• **Do this**:
Output each entry verbatim and exclude every picture from it.

--- BEGIN Given data ---

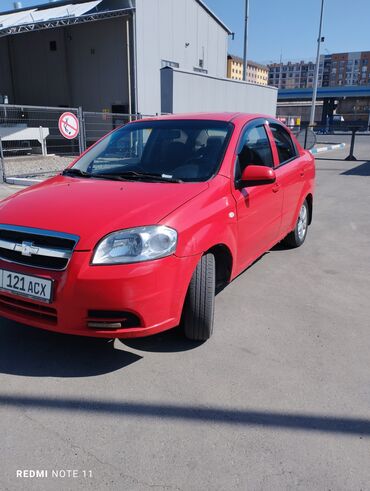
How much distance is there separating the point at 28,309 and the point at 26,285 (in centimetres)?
18

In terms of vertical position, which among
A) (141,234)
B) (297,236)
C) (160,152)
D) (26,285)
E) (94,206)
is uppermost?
(160,152)

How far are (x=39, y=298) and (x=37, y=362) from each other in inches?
22.4

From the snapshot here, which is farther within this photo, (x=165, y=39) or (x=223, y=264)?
(x=165, y=39)

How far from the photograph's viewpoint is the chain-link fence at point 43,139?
10.4m

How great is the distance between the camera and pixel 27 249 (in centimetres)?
249

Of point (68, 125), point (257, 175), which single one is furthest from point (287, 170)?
point (68, 125)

--- END Given data ---

• **Exercise result**:
How much distance is there separating the point at 28,309 and the point at 26,285 (in centimetres)?
18

In terms of vertical position, which among
A) (141,234)
B) (297,236)
C) (160,152)
D) (26,285)
E) (94,206)
is uppermost?
(160,152)

How far are (x=39, y=298) and (x=37, y=362) from each other in inches?
22.4

From the snapshot here, which is farther within this photo, (x=165, y=39) or (x=223, y=264)?
(x=165, y=39)

How far from the photograph's viewpoint is the chain-link fence at point 43,139?
10.4m

How great is the distance between the camera and pixel 27 249 (in centimetres)?
249

Of point (68, 125), point (257, 175), which single one is furthest from point (287, 170)?
point (68, 125)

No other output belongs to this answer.